Страница 62 из 83
Я повела Владимира Владимировича в мастерскую. Мы вышли из цирка и не успели сделать несколько шагов, как увидели, что люди, идущие нам навстречу по тротуару, оборачиваются назад и шарахаются в стороны… Причиной были движущиеся по направлению к цирку сенаторы, священники, митрополиты, дьячки, генералы, приставы, городовые… Они «шли, слегка раскачиваясь, – портные и бутафоры переносили готовые фигуры на шестах для водворения в бутафорскую цирка.
Владимир Владимирович, еще не видевший этих фигур, остановился ошеломленный.
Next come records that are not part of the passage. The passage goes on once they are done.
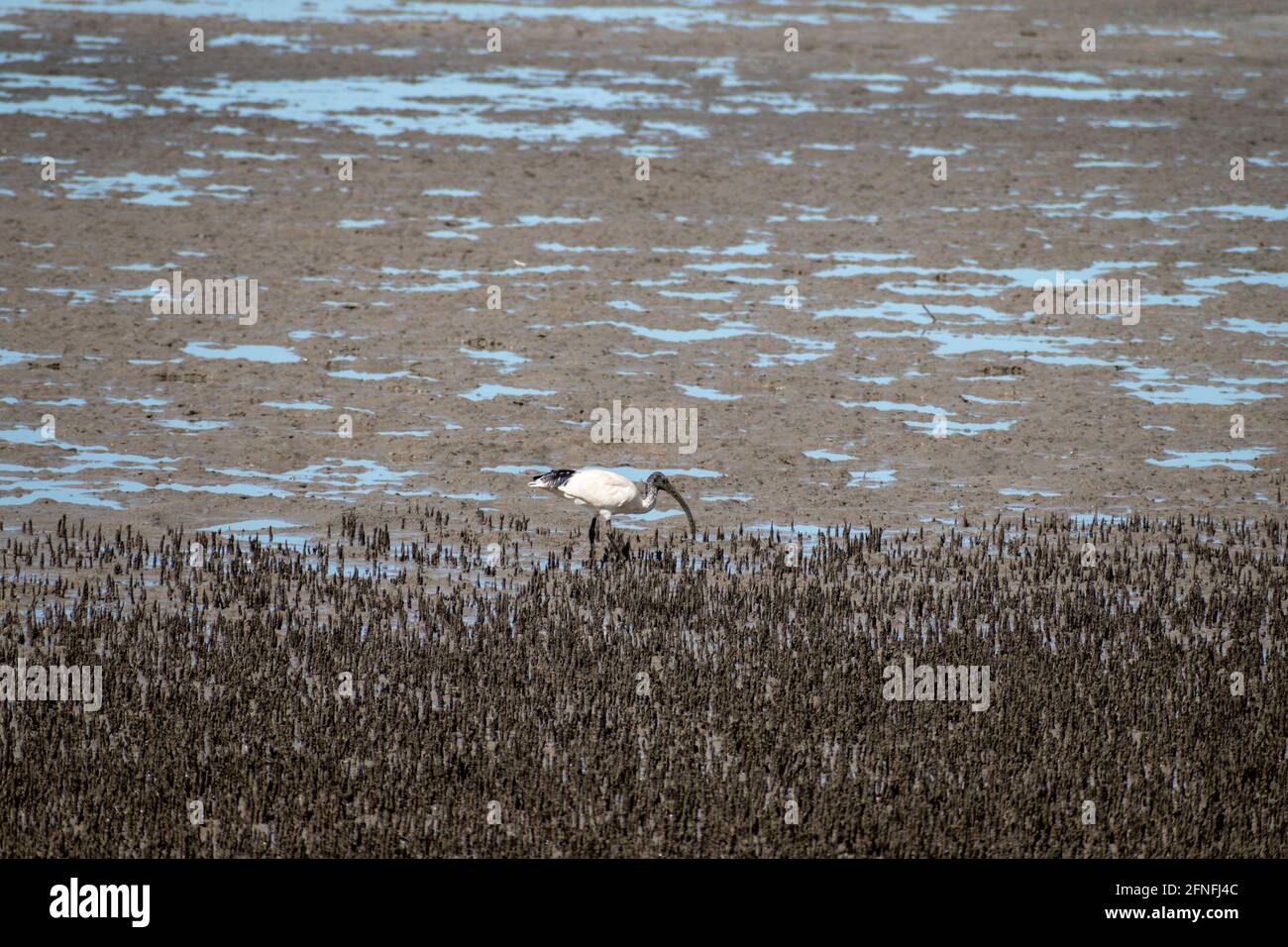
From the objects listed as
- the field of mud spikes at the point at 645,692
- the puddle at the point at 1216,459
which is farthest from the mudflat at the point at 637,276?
the field of mud spikes at the point at 645,692

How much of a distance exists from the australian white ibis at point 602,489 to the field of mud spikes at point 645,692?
34 cm

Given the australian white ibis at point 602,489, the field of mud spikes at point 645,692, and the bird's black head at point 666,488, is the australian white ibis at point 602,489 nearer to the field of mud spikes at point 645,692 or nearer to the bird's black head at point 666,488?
the bird's black head at point 666,488

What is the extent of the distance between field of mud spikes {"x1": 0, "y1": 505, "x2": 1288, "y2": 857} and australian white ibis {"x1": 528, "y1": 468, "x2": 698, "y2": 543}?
336 mm

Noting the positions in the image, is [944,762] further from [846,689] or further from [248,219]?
[248,219]

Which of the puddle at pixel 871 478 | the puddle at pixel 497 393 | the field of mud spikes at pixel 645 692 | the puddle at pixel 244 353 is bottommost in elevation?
the field of mud spikes at pixel 645 692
Замолк, а потом начал безудержно и беззвучно хохотать (он всегда смеялся беззвучно). Цветной бульвар, дома, граждане, и вдруг – эти страшные люди прошлого, двигающиеся нам навстречу. Прохожие реагировали по-разному: кто-то говорил, что это «невзаправдашние», кто-то говорил, что это «уроды из цирка» – там всякое бывает, кто-то, разобравшись, хохотал. Высказывались предположения:
– Да это их переодели и перегоняют снимать на кине.
Были осенявшие себя крестным знамением старушки торговки с корзинками и бидонами (рынок рядом). Кто-то громким шипящим шепотом спрашивал:
– Небось мощи перетаскивают? Ой! Да неужто в могилах нетленными сохранились? Да куда же их? Батюшки! Гляди! Пристав да городовые! Где же они прятались, такие здоровенные да со свистками?!
Подготовка меломимы шла торопливо и нервно. Куски вчерне намечены и разработаны – теперь надо собирать и соединять в ритме и темпе. Многие элементы оформления подавались на арену к репетициям. До актерских репетиций, которые начинались в десять часов утра, я и помощник режиссера приходили репетировать с рабочими и осветителями подачу и перемены декораций отдельных картин и освещение.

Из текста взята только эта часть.